Why you need a shareholder agreement
While it is an emotive subject, failure to have a shareholders agreement on death could have disastrous consequences for the surviving business owners, and indeed the deceased shareholder’s family.
On the death of a shareholder their shares in the company would form part of their estate and be passed to the beneficiaries of their Will (usually family).
Without a shareholder agreement those shares may be retained by the deceased’s family members who have little interest in (or ability to contribute to) the business, or potentially the shares could be sold to a third party. This can have serious implications especially if the majority shareholder dies.
It is important for owners and managers to have a shareholder agreement on death. The most commonly used is the ‘cross option agreement’. This simply states that if a shareholder dies the surviving shareholders have the option to buy and the deceased’s estate has the option to sell the shares within a certain time. Should either party exercise their option then the other has to comply.
The value of the shares is included within the agreement – either as a fixed amount (which should be regularly reviewed) or based on the value of the company at death.
The benefits of this are readily apparent – control of the business is retained by the surviving shareholders and the deceased’s family receive ‘fair value’ for the shares being given up.
Should a shareholder die, the surviving shareholders will need the cash to purchase the shares.

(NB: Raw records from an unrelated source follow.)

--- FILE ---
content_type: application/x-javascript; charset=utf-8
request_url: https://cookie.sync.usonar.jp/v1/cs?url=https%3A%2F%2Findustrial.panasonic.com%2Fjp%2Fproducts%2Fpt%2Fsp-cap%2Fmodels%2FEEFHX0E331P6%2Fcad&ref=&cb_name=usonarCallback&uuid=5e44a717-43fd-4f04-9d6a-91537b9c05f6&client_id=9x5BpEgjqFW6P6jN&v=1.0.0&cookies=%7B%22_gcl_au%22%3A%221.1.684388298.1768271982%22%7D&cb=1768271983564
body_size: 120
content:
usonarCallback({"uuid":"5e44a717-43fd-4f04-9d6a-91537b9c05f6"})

This could be funded from cash or bank lending, but a more cost effective option is for the shareholders to establish protection policies.
We have worked with our clients to ensure that they are aware of the financial impact of not having suitable shareholder agreements in place, but there are still too many businesses who overlook such an important provision. It can be a depressing topic but the consequences of failing to protect the business can be much gloomier.